Writing the messages “was done on our own time, with our own resources,” said Osage tribal member Jennifer Tiger. “We’re just trying to be a little more vocal the best we can. It really should be everybody that should be concerned.”
Osage Nation government operations, that are now functioning under a continuing resolution, has a spending restriction which limits Executive Branch departments’ expenses to one-twelfth of the FY 2009 levels per month. The restriction could hurt operations or projects requiring funding surpassing the one-twelfth limit.
“It just puts everyone in a huge bind,” said McKinley, who is hearing of departments struggling to keep running despite the spending limit. “We didn’t do this to embarrass anybody, this was already out there anyway.”
The Osage News could not get more specifics Wednesday on how the Nation’s programs and departments are being affected by the one-twelfth spending restriction – pending Executive Branch approval of information that could be released.

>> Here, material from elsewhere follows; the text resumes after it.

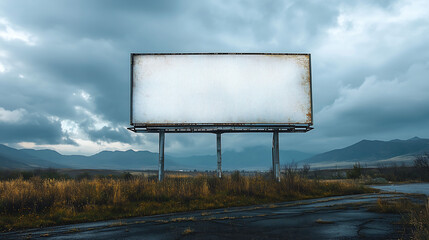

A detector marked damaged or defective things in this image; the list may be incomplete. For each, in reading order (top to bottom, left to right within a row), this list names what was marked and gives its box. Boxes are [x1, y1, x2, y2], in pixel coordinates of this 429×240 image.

rusty metal frame [129, 52, 312, 134]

Chief Gray told Congress “we are in real jeopardy of losing $20 million in federal funds awarded to us many months ago, and should we lose those funds, we are in further jeopardy of losing future funds” during his remarks on the first day of Monday’s 22nd Special Session. “As a result, the services that are offered by approximately 50 Osage Nation programs through federal funding will have to be discontinued or funded with tribal dollars.”
Congress meets again at 10 a.m. Friday and has slated committee meetings next week to focus on the budget items.
The Congressional Education Committee meets immediately following the Dec. 7 Congressional session and on Dec. 8, the Commerce and Economic Development Committee meets after the Congressional session and the Government Operations Committee meets at 1 p.m.